La promesse de l’apprentissage par renforcement est de donner à un algorithme des situations plus complexes sans le guider directement. On le laisse trouver la meilleure façon d’explorer sa tâche et le contexte autour. Une analogie intéressante de l’apprentissage par renforcement, c’est l’enfant qui apprend à marcher. On ne lui dit jamais comment faire, il trouve tout seul en tombant et en se relevant.
Mais tout ça, est-ce suffisant ? Personnellement, j’ai l’impression qu’on automatise des tâches compliquées, qu’on simule de manière incomplète peut être certaines parties du cerveau mais où est l’intelligence forte ? Celle qui va définitivement remplacer les humains, pour ne pas dire anéantir l’humanité comme c’est prophétisé par certains penseurs
Où allons-nous ?
Et bien l’intelligence forte, on n’y est pas encore : Nous avons répondu à des problématiques superficielles, à ce qui touche à l’interface entre l’humain et son monde. Nous sommes en quelque sorte passé d’une digitalisation à une sémantisation de notre monde, c’est-à-dire que nous avons trouvé des algorithmes qui permettent de ne plus manipuler de la donnée brute mais de manipuler les concepts qui se cachent derrière cette donnée .
Les algorithmes de reconnaissance visuelle ne manipulent plus seulement des images mais manipulent des visages, des cheveux. Les algorithmes de jeu vidéo manipulent des personnages ou des stratégies. La encore, je pose clairement la question : est-ce suffisant de manipuler des concepts pour parler d’intelligence artificielle forte ?

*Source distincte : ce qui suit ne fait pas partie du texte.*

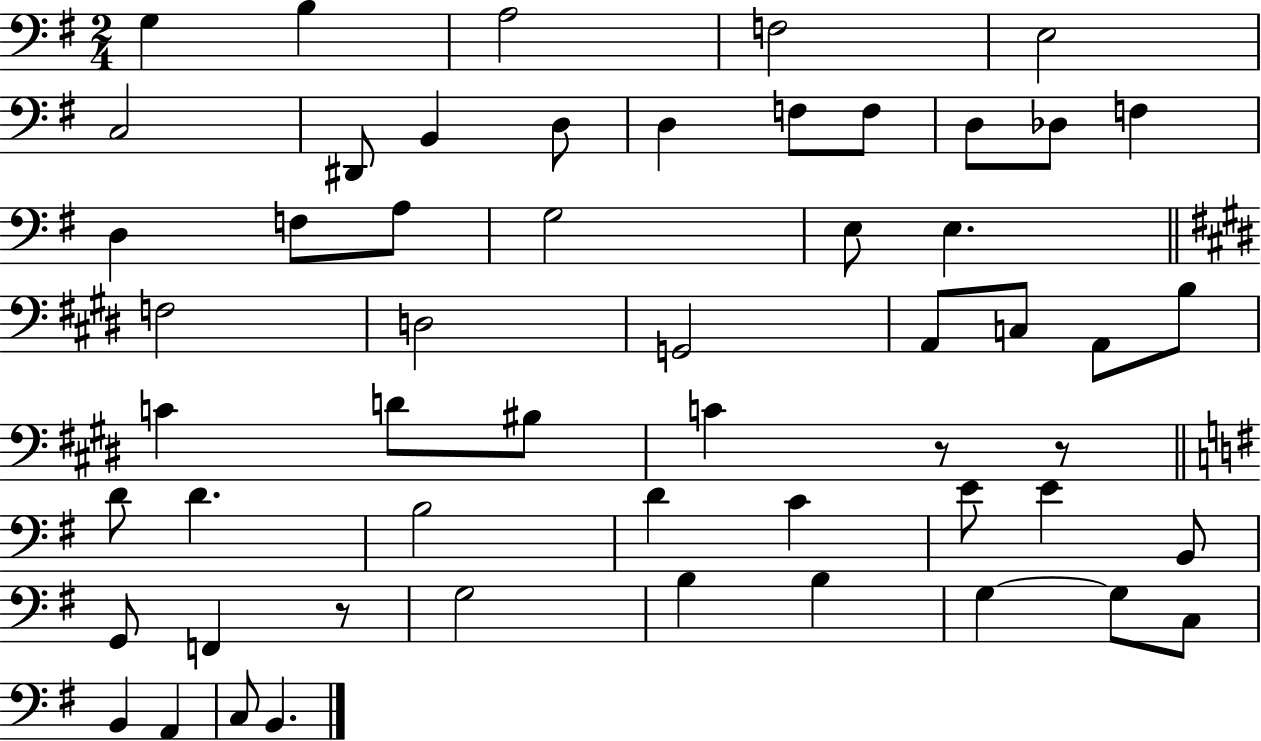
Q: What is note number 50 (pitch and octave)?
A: A2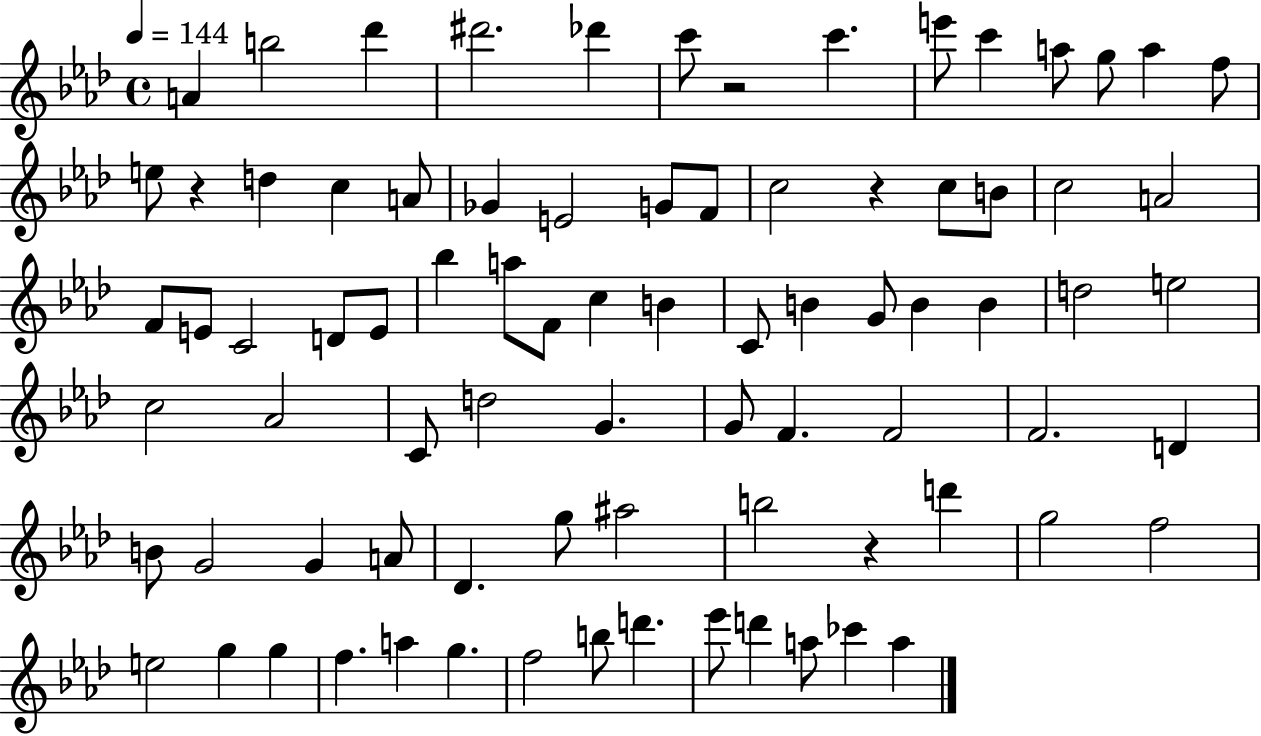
{
  \clef treble
  \time 4/4
  \defaultTimeSignature
  \key aes \major
  \tempo 4 = 144
  \repeat volta 2 { a'4 b''2 des'''4 | dis'''2. des'''4 | c'''8 r2 c'''4. | e'''8 c'''4 a''8 g''8 a''4 f''8 | \break e''8 r4 d''4 c''4 a'8 | ges'4 e'2 g'8 f'8 | c''2 r4 c''8 b'8 | c''2 a'2 | \break f'8 e'8 c'2 d'8 e'8 | bes''4 a''8 f'8 c''4 b'4 | c'8 b'4 g'8 b'4 b'4 | d''2 e''2 | \break c''2 aes'2 | c'8 d''2 g'4. | g'8 f'4. f'2 | f'2. d'4 | \break b'8 g'2 g'4 a'8 | des'4. g''8 ais''2 | b''2 r4 d'''4 | g''2 f''2 | \break e''2 g''4 g''4 | f''4. a''4 g''4. | f''2 b''8 d'''4. | ees'''8 d'''4 a''8 ces'''4 a''4 | \break } \bar "|."
}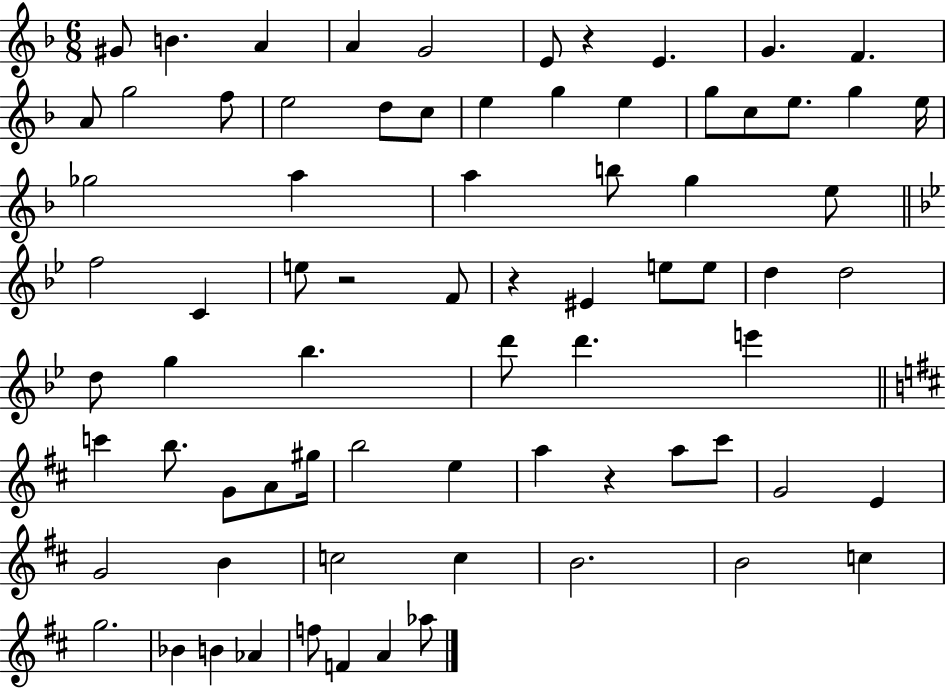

Ce qui fait notre particularité, nous humains, c’est notre capacité à manipuler un très grand nombre de concepts génériques et de dresser une toile d’araignée de sens qui s’enrichit au fur et à mesure de notre apprentissage de la vie. Mais les différents cas d’usage du Deep Learning restent assez segmentées en fonction d’un ou deux domaines à chaque fois. Nous avons encore du mal à faire des ponts entre ces domaines et à tisser cette fameuse toile sémantique. Il manque encore cette glue qui permettrait de faire tenir toutes ces avancées technologiques ensemble de manière cohérente. Nos algorithmes simulent l’apprentissage et l’anticipation dans le futur. Ils disposent d’une représentation généralement assez basique du monde.
Au delà de ces capacité cognitives, il y a une grande propriété fondamentale d’une intelligence forte qu’on ne comprend toujours pas : c’est la conscience. Certains scientifiques pensent qu’elle émerge naturellement de la complexité issue de la puissance de traitement de données. D’autres scientifiques la lient plutôt à des architectures de cerveau spécifiques, architectures que nous comprenons peu et que nous ne pouvons pas dupliquer. Enfin, d’autres personnes vous diront qu’une machine avec une conscience, un but, une motivation, des émotions n’aurait absolument aucun sens.
Le débat est et restera philosophique tant que nous n’aurons pas connu de nouvelles avancées technologiques pour confirmer ou infirmer ces prédictions.